WRITTEN TASK
Pick out each line in the rows below that contains the word "between" and copy those lines in full.

Rows from a spatial question set:
┌──

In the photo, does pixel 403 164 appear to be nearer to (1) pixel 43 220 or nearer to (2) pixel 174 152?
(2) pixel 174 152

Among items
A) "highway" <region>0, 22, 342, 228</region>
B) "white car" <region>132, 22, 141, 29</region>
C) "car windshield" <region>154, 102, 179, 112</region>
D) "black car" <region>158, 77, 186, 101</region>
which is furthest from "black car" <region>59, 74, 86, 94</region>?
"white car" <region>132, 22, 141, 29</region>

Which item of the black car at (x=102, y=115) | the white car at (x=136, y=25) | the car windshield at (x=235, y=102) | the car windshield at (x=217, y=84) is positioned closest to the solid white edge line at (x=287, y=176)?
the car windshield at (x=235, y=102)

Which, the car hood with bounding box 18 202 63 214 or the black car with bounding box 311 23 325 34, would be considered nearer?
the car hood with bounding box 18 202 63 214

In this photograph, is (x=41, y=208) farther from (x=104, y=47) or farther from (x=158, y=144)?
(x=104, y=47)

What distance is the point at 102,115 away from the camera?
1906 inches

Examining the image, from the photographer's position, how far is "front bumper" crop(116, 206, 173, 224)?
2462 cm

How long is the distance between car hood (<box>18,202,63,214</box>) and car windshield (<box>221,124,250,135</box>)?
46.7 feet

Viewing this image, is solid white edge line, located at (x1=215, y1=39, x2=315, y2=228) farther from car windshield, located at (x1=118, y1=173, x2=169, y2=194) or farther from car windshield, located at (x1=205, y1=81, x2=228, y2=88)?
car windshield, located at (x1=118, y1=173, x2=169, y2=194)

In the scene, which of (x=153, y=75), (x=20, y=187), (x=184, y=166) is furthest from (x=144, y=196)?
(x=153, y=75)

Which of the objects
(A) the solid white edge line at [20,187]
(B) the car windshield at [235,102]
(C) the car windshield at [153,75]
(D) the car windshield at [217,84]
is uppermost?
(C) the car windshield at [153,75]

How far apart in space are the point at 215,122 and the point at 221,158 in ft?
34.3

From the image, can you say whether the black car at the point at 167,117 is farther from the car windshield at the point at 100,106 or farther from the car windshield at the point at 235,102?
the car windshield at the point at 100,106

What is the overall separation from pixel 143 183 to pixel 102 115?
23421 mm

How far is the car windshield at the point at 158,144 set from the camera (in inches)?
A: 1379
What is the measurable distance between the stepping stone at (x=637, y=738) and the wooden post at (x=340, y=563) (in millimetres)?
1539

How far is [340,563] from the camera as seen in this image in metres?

└──

PROBLEM SOLUTION
How long is the distance between car hood (<box>18,202,63,214</box>) and car windshield (<box>221,124,250,135</box>)?
What is the measurable distance between the stepping stone at (x=637, y=738) and the wooden post at (x=340, y=563) (in millimetres)?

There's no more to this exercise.